* [WORK REQUEST]: Since the entries below must stay intact, return each one exactly.
━━━ DATA SUPPLIED
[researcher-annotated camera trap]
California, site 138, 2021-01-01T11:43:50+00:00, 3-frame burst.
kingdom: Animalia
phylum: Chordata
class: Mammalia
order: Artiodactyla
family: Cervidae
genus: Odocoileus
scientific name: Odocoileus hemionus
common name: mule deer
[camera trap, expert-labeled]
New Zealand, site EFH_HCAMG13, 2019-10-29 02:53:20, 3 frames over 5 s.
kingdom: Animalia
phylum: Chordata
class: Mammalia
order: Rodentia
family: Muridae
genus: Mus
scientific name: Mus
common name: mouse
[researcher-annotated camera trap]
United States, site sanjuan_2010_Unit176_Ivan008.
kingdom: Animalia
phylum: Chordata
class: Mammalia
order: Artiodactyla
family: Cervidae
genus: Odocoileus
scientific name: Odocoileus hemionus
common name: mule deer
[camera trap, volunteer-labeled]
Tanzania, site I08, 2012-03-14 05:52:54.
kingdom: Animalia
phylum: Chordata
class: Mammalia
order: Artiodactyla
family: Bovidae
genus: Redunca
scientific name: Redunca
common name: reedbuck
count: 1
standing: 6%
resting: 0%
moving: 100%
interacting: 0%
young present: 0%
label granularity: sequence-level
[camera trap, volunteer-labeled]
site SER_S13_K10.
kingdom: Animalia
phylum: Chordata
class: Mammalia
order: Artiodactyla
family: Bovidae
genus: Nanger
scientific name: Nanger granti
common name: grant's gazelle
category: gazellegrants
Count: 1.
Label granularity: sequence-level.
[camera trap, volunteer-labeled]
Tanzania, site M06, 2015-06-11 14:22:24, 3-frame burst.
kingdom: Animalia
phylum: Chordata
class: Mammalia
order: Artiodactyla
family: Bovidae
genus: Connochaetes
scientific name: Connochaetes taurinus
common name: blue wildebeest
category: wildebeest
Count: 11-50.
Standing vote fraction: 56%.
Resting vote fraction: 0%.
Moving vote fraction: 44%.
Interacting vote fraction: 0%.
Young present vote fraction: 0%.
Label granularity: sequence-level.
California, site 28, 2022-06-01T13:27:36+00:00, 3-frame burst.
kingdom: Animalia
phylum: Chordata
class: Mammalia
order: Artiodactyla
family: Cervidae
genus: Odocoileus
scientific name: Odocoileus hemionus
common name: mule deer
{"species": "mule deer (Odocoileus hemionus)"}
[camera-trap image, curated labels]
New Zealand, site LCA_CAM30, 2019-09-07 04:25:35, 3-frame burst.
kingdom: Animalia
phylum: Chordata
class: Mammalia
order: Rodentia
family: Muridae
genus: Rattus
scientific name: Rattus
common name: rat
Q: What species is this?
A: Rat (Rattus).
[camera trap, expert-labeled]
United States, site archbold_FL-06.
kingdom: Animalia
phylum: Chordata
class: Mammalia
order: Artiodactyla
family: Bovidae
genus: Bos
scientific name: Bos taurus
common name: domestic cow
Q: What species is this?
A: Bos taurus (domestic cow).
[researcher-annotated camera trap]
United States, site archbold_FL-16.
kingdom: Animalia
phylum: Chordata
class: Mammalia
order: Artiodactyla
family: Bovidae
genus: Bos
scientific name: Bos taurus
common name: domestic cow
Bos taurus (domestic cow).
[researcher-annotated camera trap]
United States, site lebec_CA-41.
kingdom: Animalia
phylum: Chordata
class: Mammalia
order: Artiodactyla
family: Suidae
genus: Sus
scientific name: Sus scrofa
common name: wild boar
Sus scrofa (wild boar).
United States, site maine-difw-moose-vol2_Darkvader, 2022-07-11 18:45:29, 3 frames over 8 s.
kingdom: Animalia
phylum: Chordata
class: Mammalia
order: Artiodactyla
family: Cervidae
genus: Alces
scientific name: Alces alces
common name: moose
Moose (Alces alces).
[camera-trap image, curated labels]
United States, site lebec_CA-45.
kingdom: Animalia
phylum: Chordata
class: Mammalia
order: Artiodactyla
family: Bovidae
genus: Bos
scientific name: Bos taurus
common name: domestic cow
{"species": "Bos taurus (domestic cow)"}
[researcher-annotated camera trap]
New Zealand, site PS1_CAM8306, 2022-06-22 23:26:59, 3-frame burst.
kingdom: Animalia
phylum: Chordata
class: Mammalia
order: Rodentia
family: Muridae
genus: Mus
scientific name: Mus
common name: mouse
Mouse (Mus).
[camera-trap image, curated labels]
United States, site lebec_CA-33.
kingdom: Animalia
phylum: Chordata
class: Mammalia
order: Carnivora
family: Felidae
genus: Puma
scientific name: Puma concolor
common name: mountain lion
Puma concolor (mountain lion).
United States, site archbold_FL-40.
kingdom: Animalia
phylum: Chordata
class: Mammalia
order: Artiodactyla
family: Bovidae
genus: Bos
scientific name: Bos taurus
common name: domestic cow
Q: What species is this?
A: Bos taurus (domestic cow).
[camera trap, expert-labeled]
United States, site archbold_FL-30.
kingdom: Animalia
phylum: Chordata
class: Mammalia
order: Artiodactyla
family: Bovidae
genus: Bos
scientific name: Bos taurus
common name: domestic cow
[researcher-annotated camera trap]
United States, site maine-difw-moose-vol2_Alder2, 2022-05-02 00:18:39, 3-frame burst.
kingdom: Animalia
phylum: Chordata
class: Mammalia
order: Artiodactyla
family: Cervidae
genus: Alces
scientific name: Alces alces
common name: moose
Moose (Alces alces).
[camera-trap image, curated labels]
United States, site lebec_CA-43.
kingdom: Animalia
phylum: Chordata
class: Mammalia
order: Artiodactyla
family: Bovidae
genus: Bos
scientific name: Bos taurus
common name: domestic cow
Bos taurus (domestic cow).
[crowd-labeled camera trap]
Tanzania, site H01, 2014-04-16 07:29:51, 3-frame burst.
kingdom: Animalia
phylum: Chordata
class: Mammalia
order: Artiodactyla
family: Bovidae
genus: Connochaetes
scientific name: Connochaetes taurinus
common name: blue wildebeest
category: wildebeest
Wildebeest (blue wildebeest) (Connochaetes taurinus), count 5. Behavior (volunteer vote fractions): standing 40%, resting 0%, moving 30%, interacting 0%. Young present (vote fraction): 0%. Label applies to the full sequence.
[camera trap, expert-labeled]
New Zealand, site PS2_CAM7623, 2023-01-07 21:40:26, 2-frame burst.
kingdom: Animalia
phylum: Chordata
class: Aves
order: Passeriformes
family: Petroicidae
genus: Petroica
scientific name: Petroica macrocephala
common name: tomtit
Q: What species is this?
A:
━━━━━━
* [RESPONSE TO THIS EXERCISE]:
[researcher-annotated camera trap]
California, site 138, 2021-01-01T11:43:50+00:00, 3-frame burst.
kingdom: Animalia
phylum: Chordata
class: Mammalia
order: Artiodactyla
family: Cervidae
genus: Odocoileus
scientific name: Odocoileus hemionus
common name: mule deer
[camera trap, expert-labeled]
New Zealand, site EFH_HCAMG13, 2019-10-29 02:53:20, 3 frames over 5 s.
kingdom: Animalia
phylum: Chordata
class: Mammalia
order: Rodentia
family: Muridae
genus: Mus
scientific name: Mus
common name: mouse
[researcher-annotated camera trap]
United States, site sanjuan_2010_Unit176_Ivan008.
kingdom: Animalia
phylum: Chordata
class: Mammalia
order: Artiodactyla
family: Cervidae
genus: Odocoileus
scientific name: Odocoileus hemionus
common name: mule deer
[camera trap, volunteer-labeled]
Tanzania, site I08, 2012-03-14 05:52:54.
kingdom: Animalia
phylum: Chordata
class: Mammalia
order: Artiodactyla
family: Bovidae
genus: Redunca
scientific name: Redunca
common name: reedbuck
count: 1
standing: 6%
resting: 0%
moving: 100%
interacting: 0%
young present: 0%
label granularity: sequence-level
[camera trap, volunteer-labeled]
site SER_S13_K10.
kingdom: Animalia
phylum: Chordata
class: Mammalia
order: Artiodactyla
family: Bovidae
genus: Nanger
scientific name: Nanger granti
common name: grant's gazelle
category: gazellegrants
Count: 1.
Label granularity: sequence-level.
[camera trap, volunteer-labeled]
Tanzania, site M06, 2015-06-11 14:22:24, 3-frame burst.
kingdom: Animalia
phylum: Chordata
class: Mammalia
order: Artiodactyla
family: Bovidae
genus: Connochaetes
scientific name: Connochaetes taurinus
common name: blue wildebeest
category: wildebeest
Count: 11-50.
Standing vote fraction: 56%.
Resting vote fraction: 0%.
Moving vote fraction: 44%.
Interacting vote fraction: 0%.
Young present vote fraction: 0%.
Label granularity: sequence-level.
California, site 28, 2022-06-01T13:27:36+00:00, 3-frame burst.
kingdom: Animalia
phylum: Chordata
class: Mammalia
order: Artiodactyla
family: Cervidae
genus: Odocoileus
scientific name: Odocoileus hemionus
common name: mule deer
{"species": "mule deer (Odocoileus hemionus)"}
[camera-trap image, curated labels]
New Zealand, site LCA_CAM30, 2019-09-07 04:25:35, 3-frame burst.
kingdom: Animalia
phylum: Chordata
class: Mammalia
order: Rodentia
family: Muridae
genus: Rattus
scientific name: Rattus
common name: rat
Q: What species is this?
A: Rat (Rattus).
[camera trap, expert-labeled]
United States, site archbold_FL-06.
kingdom: Animalia
phylum: Chordata
class: Mammalia
order: Artiodactyla
family: Bovidae
genus: Bos
scientific name: Bos taurus
common name: domestic cow
Q: What species is this?
A: Bos taurus (domestic cow).
[researcher-annotated camera trap]
United States, site archbold_FL-16.
kingdom: Animalia
phylum: Chordata
class: Mammalia
order: Artiodactyla
family: Bovidae
genus: Bos
scientific name: Bos taurus
common name: domestic cow
Bos taurus (domestic cow).
[researcher-annotated camera trap]
United States, site lebec_CA-41.
kingdom: Animalia
phylum: Chordata
class: Mammalia
order: Artiodactyla
family: Suidae
genus: Sus
scientific name: Sus scrofa
common name: wild boar
Sus scrofa (wild boar).
United States, site maine-difw-moose-vol2_Darkvader, 2022-07-11 18:45:29, 3 frames over 8 s.
kingdom: Animalia
phylum: Chordata
class: Mammalia
order: Artiodactyla
family: Cervidae
genus: Alces
scientific name: Alces alces
common name: moose
Moose (Alces alces).
[camera-trap image, curated labels]
United States, site lebec_CA-45.
kingdom: Animalia
phylum: Chordata
class: Mammalia
order: Artiodactyla
family: Bovidae
genus: Bos
scientific name: Bos taurus
common name: domestic cow
{"species": "Bos taurus (domestic cow)"}
[researcher-annotated camera trap]
New Zealand, site PS1_CAM8306, 2022-06-22 23:26:59, 3-frame burst.
kingdom: Animalia
phylum: Chordata
class: Mammalia
order: Rodentia
family: Muridae
genus: Mus
scientific name: Mus
common name: mouse
Mouse (Mus).
[camera-trap image, curated labels]
United States, site lebec_CA-33.
kingdom: Animalia
phylum: Chordata
class: Mammalia
order: Carnivora
family: Felidae
genus: Puma
scientific name: Puma concolor
common name: mountain lion
Puma concolor (mountain lion).
United States, site archbold_FL-40.
kingdom: Animalia
phylum: Chordata
class: Mammalia
order: Artiodactyla
family: Bovidae
genus: Bos
scientific name: Bos taurus
common name: domestic cow
Q: What species is this?
A: Bos taurus (domestic cow).
[camera trap, expert-labeled]
United States, site archbold_FL-30.
kingdom: Animalia
phylum: Chordata
class: Mammalia
order: Artiodactyla
family: Bovidae
genus: Bos
scientific name: Bos taurus
common name: domestic cow
[researcher-annotated camera trap]
United States, site maine-difw-moose-vol2_Alder2, 2022-05-02 00:18:39, 3-frame burst.
kingdom: Animalia
phylum: Chordata
class: Mammalia
order: Artiodactyla
family: Cervidae
genus: Alces
scientific name: Alces alces
common name: moose
Moose (Alces alces).
[camera-trap image, curated labels]
United States, site lebec_CA-43.
kingdom: Animalia
phylum: Chordata
class: Mammalia
order: Artiodactyla
family: Bovidae
genus: Bos
scientific name: Bos taurus
common name: domestic cow
Bos taurus (domestic cow).
[crowd-labeled camera trap]
Tanzania, site H01, 2014-04-16 07:29:51, 3-frame burst.
kingdom: Animalia
phylum: Chordata
class: Mammalia
order: Artiodactyla
family: Bovidae
genus: Connochaetes
scientific name: Connochaetes taurinus
common name: blue wildebeest
category: wildebeest
Wildebeest (blue wildebeest) (Connochaetes taurinus), count 5. Behavior (volunteer vote fractions): standing 40%, resting 0%, moving 30%, interacting 0%. Young present (vote fraction): 0%. Label applies to the full sequence.
[camera trap, expert-labeled]
New Zealand, site PS2_CAM7623, 2023-01-07 21:40:26, 2-frame burst.
kingdom: Animalia
phylum: Chordata
class: Aves
order: Passeriformes
family: Petroicidae
genus: Petroica
scientific name: Petroica macrocephala
common name: tomtit
Q: What species is this?
A:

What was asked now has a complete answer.